# Cosa state facendo?



## Pincopallino (14 Dicembre 2019)

Io divanato, guardo tu si que vales. Tra un'oretta devo uscire, in auto, in pigiama, felpa, scarpe da tennis ed andare a prendere numero tre ed alcuni suoi amici, stasera è il mio turno.
E fuori fa -3....mi invidiate neh?


----------



## Nocciola (14 Dicembre 2019)

Pincopallino ha detto:


> Io divanato, guardo tu si que vales.
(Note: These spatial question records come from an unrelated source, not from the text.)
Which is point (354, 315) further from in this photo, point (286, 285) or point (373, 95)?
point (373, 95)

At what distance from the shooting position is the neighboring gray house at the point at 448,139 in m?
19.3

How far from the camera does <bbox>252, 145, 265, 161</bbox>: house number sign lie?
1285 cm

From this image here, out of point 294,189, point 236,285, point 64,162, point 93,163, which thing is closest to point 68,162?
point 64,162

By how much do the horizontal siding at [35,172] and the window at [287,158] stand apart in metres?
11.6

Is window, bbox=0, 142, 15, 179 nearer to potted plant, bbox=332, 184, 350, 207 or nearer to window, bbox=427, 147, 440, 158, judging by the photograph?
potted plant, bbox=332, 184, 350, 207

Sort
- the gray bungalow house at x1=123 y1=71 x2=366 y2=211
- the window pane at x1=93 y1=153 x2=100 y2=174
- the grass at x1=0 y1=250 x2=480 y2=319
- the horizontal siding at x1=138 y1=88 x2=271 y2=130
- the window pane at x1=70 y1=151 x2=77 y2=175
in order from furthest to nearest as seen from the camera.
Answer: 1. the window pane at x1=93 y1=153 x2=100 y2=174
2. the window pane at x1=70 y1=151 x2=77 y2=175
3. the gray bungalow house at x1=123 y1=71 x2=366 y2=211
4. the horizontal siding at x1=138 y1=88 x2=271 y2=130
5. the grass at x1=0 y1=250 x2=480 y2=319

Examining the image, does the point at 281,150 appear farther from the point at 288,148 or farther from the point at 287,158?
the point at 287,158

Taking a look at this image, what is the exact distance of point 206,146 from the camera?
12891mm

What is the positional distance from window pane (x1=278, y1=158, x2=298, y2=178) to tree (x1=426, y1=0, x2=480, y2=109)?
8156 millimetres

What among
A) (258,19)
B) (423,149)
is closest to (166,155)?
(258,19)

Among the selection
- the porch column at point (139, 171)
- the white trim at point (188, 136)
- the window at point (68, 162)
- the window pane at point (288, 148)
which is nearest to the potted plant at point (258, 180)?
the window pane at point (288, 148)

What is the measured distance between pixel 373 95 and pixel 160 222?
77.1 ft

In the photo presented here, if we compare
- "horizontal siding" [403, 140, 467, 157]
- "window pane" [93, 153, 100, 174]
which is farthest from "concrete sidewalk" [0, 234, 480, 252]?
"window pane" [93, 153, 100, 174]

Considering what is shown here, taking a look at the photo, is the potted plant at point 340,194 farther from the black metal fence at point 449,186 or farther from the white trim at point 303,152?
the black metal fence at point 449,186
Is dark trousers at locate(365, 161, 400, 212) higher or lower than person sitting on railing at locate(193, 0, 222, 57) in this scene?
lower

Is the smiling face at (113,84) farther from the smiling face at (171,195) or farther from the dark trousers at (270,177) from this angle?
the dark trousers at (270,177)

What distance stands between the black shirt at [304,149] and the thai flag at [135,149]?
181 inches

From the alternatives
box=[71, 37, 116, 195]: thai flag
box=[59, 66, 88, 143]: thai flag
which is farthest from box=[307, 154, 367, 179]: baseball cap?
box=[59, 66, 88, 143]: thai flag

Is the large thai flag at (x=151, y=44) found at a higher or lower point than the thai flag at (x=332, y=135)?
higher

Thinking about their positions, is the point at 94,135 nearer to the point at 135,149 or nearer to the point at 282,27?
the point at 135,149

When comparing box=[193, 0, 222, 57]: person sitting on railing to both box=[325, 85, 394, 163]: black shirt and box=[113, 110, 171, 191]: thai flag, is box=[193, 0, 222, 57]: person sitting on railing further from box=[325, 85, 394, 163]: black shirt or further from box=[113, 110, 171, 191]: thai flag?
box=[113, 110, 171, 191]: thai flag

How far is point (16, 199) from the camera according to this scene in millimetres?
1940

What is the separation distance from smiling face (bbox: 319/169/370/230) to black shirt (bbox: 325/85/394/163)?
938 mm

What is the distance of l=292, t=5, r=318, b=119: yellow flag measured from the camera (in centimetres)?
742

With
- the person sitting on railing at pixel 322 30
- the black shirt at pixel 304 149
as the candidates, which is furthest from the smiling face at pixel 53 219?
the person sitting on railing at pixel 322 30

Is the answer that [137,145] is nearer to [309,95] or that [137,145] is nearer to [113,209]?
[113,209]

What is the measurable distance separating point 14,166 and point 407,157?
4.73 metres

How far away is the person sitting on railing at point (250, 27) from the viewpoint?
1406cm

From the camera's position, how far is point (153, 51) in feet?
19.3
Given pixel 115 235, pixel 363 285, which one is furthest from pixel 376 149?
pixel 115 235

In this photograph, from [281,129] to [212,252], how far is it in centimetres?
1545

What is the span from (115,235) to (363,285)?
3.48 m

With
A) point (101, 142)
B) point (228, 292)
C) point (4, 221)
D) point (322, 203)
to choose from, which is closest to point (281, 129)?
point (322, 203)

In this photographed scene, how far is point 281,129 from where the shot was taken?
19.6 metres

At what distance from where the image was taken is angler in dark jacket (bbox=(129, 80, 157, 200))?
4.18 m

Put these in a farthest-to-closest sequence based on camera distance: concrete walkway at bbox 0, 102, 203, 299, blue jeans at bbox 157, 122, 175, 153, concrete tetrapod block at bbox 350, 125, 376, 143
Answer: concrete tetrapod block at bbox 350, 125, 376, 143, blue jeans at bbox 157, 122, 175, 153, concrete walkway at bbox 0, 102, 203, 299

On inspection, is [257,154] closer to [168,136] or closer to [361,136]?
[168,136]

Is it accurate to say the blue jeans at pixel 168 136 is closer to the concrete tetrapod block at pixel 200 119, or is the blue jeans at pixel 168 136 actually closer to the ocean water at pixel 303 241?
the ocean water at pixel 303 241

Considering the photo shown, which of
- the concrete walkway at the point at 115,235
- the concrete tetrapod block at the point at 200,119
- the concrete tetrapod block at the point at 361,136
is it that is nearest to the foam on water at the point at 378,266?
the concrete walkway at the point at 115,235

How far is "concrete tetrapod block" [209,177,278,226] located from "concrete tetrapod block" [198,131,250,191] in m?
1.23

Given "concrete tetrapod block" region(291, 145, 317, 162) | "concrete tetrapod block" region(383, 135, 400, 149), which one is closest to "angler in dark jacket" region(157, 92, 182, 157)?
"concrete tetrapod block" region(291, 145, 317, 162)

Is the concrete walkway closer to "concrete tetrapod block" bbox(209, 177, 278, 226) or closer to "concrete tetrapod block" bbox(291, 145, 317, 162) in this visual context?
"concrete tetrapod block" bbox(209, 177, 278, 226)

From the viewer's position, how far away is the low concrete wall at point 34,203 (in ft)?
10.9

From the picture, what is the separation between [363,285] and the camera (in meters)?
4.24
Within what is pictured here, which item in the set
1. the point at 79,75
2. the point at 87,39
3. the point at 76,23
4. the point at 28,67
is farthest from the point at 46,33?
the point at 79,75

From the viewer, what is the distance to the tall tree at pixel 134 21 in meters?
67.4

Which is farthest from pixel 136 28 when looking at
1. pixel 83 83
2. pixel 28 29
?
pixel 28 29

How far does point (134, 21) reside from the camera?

Tra un'oretta devo uscire, in auto, in pigiama, felpa, scarpe da tennis ed andare a prendere numero tre ed alcuni suoi amici, stasera è il mio turno.
> E fuori fa -3....mi invidiate neh?


Sto messa esattamente come te...io non metto nemmeno le scarpe . Crocs e via...
Ogni venerdì e sabato sera


----------



## Pincopallino (14 Dicembre 2019)

Il venerdì no perché il sabato c'è scuola.
Che vita....


----------



## Nocciola (14 Dicembre 2019)

Pincopallino ha detto:


> Il venerdì no perché il sabato c'è scuola.
> Che vita....


Ecco noi non abbiamo la scuola il sabato


----------



## Pincopallino (14 Dicembre 2019)

Quanti anni ha il tuo?


----------



## Nocciola (14 Dicembre 2019)

Pincopallino ha detto:


> Quanti anni ha il tuo?


17


----------



## Pincopallino (14 Dicembre 2019)

I miei 16, 13, 11 e 9, tutti maschi.


----------



## Nocciola (14 Dicembre 2019)

Pincopallino ha detto:


> I miei 16, 13, 11 e 9, tutti maschi.


Non ti invidio proprio


----------



## Pincopallino (14 Dicembre 2019)

Per ora non sono ancora pentito.


----------



## Nocciola (14 Dicembre 2019)

Pincopallino ha detto:


> Per ora non sono ancora pentito.


Credo sia impossibile pentirsi di avere dei figli 
A me ne bastano due e a volte mi avanzano anche


----------



## Pincopallino (14 Dicembre 2019)

Del numero intendevo....


----------



## Brunetta (15 Dicembre 2019)

Poi crescono... i miei figli sono usciti poco, prima di essere autonomi. Però il figlio sceglieva amico fuori zona


----------



## Irrisoluto (15 Dicembre 2019)

ecco perché non ho figli...a volte dimentico


----------



## Ginevra65 (15 Dicembre 2019)

Pincopallino ha detto:


> Io divanato, guardo tu si que vales. Tra un'oretta devo uscire, in auto, in pigiama, felpa, scarpe da tennis ed andare a prendere numero tre ed alcuni suoi amici, stasera è il mio turno.
> E fuori fa -3....mi invidiate neh?


già superato, ora tuti patentati


----------



## Arcistufo (15 Dicembre 2019)

Io rientrato ora. Andato a letto alle 8, sveglia a mezzanotte, chiusura del locale, accompagnato amica a casa, un paio d'ore di sesso tutto tenerone (stava cotta e languida) colazione, tra poco vado a prendere la figlia che stamattina andiamo a cavallo se fa bel tempo. Baby-sitter una mano santa.


----------



## Pincopallino (15 Dicembre 2019)

Irrisoluto ha detto:


> ecco perché non ho figli...a volte dimentico


Mi ricordi uno che si tagliò i coglioni per non farla godere.....
Dai non ci credo che è solo per questo.
A proposito chi ha vinto tu si que vales?


----------